People often say that holidays lose their magic as we get older. While some credit is knowing what’s behind the scenes of all that magic (i.e., we become Santa and lose that sense of wonder), I often think we feel this way because of heightened family tensions. I grew up in a family that spent time together during the holidays—no matter what. It did not matter if there was family turmoil or stress; we were still together. That anger and hurt were palpable as a child. Noting those awkward silences into my teenage years had me wanting to do things differently as an adult.
Now that I have a daughter, I am at a crossroads between wanting her to see her family and spending Christmas at home: away from the judgment, questioning, and old wounds reopening. I’ve had to become creative to survive the holidays with my family and keep my sanity intact.
How to Deal With Difficult Family During the Holidays
Create Opportunities to Get Some Space
Finding space in the hustle and bustle of gathering family during the holidays can be difficult if you come in from out of town.
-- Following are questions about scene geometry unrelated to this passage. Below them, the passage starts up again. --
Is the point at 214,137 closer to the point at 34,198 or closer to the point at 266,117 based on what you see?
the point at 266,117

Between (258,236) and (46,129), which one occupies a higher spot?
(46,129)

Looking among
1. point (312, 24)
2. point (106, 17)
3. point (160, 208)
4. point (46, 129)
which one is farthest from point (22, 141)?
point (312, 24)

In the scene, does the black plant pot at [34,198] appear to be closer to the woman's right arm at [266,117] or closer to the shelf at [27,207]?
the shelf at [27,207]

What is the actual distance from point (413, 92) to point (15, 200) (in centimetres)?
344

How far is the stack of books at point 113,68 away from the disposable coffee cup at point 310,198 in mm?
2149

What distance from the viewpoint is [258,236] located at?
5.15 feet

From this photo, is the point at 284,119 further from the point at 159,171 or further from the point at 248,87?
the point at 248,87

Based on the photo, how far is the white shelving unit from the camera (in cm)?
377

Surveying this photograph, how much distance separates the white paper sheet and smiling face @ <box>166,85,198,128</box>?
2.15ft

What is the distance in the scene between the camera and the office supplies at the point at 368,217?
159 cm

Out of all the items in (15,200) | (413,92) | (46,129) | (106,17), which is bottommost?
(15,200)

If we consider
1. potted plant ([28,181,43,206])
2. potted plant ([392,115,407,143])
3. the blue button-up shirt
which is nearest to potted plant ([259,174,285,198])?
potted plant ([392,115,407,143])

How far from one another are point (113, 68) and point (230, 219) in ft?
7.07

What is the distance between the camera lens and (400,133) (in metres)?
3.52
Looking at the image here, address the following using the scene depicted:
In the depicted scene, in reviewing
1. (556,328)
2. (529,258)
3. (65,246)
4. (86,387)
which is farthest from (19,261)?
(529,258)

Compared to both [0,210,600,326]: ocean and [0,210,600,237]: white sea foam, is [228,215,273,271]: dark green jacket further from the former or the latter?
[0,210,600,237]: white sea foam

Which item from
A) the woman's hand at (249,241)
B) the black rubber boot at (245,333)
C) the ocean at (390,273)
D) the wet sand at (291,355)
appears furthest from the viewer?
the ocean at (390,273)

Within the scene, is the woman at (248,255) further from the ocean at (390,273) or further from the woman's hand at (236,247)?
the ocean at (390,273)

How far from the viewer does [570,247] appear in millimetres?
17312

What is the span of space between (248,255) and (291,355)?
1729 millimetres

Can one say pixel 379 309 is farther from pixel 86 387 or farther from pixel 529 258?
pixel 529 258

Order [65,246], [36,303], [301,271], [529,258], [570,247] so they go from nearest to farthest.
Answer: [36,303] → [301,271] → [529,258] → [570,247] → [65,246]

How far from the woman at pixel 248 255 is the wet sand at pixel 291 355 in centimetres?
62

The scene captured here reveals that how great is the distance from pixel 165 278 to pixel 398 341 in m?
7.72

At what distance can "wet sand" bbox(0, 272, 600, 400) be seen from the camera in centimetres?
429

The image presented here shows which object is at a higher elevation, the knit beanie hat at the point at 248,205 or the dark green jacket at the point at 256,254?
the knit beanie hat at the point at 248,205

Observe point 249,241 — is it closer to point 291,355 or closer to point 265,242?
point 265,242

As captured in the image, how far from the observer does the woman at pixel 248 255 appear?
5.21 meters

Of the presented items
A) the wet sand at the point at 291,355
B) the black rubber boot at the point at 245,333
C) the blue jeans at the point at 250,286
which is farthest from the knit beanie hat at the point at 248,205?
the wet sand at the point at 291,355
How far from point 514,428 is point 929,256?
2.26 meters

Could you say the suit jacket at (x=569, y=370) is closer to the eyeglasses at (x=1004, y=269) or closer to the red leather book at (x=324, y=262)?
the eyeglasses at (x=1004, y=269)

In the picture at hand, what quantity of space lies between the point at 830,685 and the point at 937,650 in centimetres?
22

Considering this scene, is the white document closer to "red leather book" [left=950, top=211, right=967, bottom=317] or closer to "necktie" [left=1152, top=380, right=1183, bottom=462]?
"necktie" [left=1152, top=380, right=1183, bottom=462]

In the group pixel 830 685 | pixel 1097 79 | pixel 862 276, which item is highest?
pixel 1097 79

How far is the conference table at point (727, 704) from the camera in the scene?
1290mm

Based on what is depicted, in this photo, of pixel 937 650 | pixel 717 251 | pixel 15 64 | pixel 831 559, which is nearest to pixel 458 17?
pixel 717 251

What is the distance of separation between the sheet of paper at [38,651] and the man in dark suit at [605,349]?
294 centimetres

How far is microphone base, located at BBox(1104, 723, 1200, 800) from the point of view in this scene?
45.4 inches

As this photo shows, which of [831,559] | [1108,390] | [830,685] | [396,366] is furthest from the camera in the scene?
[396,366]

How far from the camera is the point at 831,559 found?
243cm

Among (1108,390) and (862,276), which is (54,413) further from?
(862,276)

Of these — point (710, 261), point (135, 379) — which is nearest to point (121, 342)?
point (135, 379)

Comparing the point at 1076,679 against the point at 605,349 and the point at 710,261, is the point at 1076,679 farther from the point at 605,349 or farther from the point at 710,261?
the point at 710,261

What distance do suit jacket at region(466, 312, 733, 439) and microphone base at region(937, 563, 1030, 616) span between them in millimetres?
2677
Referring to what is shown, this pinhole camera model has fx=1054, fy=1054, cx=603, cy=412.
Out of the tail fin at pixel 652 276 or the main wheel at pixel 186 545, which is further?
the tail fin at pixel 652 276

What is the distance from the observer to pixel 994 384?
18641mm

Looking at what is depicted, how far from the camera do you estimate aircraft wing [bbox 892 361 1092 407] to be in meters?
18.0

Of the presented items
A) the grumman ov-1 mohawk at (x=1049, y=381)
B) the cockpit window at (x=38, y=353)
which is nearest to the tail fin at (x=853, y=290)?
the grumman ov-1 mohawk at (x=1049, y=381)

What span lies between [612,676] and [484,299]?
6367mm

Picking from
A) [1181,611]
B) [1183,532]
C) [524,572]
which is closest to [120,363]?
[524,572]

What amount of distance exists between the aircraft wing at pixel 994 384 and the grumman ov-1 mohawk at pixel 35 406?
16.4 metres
There are always opportunities, though: be the one who volunteers to go to the grocery store if there’s a last-minute ingredient left off the list. Bonus points if that grocery store happens to be next to a coffee shop, liquor store, or other places of refuge that extends your foray into the wilds of holiday shoppers instead of returning to the ones who make you want to drink in the first place. Absence makes the heart grow fonder. After all: if you feel overwhelmed or bothered with family during the holidays, that’s the ideal time to head out and give everyone a moment to calm down and process their emotions.
What About Their Point of View?
Considering their perspective is the least exciting prospect of all the things that weigh a family down. After all, you have hard feelings for a reason. Barring certain things, though, there could be other perspectives to consider: maybe a miscommunication led to your disagreement? Many conflicts are a direct result of miscommunication or misunderstanding. Perhaps have a frank discussion about how you’re feeling. Look for ways to be the bigger person that will be healing for all parties involved. Often, waiting for others to make the first move doesn’t work. Instead, it means you may never find peace and healing from the situation. Take charge, address, and confront the problem. Consider if you may have played a part in the situation—then use this opportunity to fix it.
Don’t Allow Others to Belittle You.
Just because you’re looking to be peaceful doesn’t mean you have to tolerate verbal abuse. Some family members do not have a filter or know what boundaries are. You do not have to listen to this and are entitled to put them in their place. Kill them with kindness or sarcasm, and let them know you (nor your spouse or children) are cannon fodder for banter or rude comments. This means rocking the boat a bit, but hopefully, it might allow that person to reflect on being more empathetic. We all deal with the unfortunate reality that some family members are just assholes: ignore them entirely if this is the case.
Have an Ally
Everyone needs an ally during get-togethers with family at the holidays: whether it’s your spouse, your favorite cousin, or a sarcastic or witty grandparent. This has been a Godsend for me through multiple heated family gatherings. From finding out I got a tattoo to announcing I’d be moving across the world (twice), I found strength in my sanity-saving partner every time. Having someone else around to lighten the mood or diffuse tensions when things get heavy is invaluable. But you could probably pay them back in the form of a drink or two.
I want there to be peace on earth and goodwill for all, and that includes my family. One of the hardest things to accept about growing older is that everyone doesn’t always get along. But this is also okay. Remember these tips when you’re tempted to be drawn into family drama, succumb to negative comments, or allow someone to make your holidays anything less than bright. And remember that it’s okay to give yourself the gift of silence and peace by leaving any situation that doesn’t get better.